_EXERCISE 1_
Translate this sentence from the post on model paint into Spanish: "My solution was to take the passenger car to the ACE hardware paint department to scan the color."
_EXERCISE 2_
Copy the post on model paint word for word, starting at "If a Krylon" and ending at "materials were compatible.".

_TEXT SEGMENT_
□ □ □ □ □ □ □

The best results overall I've had have been with the Krylon Acrylic materials. All the other model paint is very good when used within their parameters but, when mixing different formula paints, there is alway the possibility or probablilty of reticulating. Incompatibility with the chemistry. Formulas are always changing because of the EPA, etc. 

If a Krylon Acrylic color can be used, I've found that to be the best and stick with the acrylic cans. 

However, when I painted the Milwaukee Road box cars and reefer with Milwaukee Road Orange, I couldn't find a matching color with any manufacturer. There may be one in the Floquil or Scale Coat but I know that they're not compatible with the Krylon products. 

My solution was to take the passenger car to the ACE hardware paint department to scan the color. They matched it exactly..... with a semi gloss acrylic latex household interior paint. I brushed a 1 inch by 4 inch test strip on the bottom of the one of the box cars, forced dried it with a heat gun, (just like at the Ace Hardware paint department) then sprayed the strip with Krylon Acrylic Crystal Clear Satin. There was no adverse reaction. The Ace Hardware Acrylic latex and the Krylon Acylic materials were compatible.

□ □ □ □ □ □ □

_MATERIAL SHOWN_

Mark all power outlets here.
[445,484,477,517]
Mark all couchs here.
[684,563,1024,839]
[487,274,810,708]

□ □ □ □ □ □ □

_CORRECT ANSWER 1_
Mi solución fue llevar el vagón de pasajeros al departamento de pintura de la ferretería ACE para escanear el color.

_CORRECT ANSWER 2_
If a Krylon Acrylic color can be used, I've found that to be the best and stick with the acrylic cans. 

However, when I painted the Milwaukee Road box cars and reefer with Milwaukee Road Orange, I couldn't find a matching color with any manufacturer. There may be one in the Floquil or Scale Coat but I know that they're not compatible with the Krylon products. 

My solution was to take the passenger car to the ACE hardware paint department to scan the color. They matched it exactly..... with a semi gloss acrylic latex household interior paint. I brushed a 1 inch by 4 inch test strip on the bottom of the one of the box cars, forced dried it with a heat gun, (just like at the Ace Hardware paint department) then sprayed the strip with Krylon Acrylic Crystal Clear Satin. There was no adverse reaction. The Ace Hardware Acrylic latex and the Krylon Acylic materials were compatible.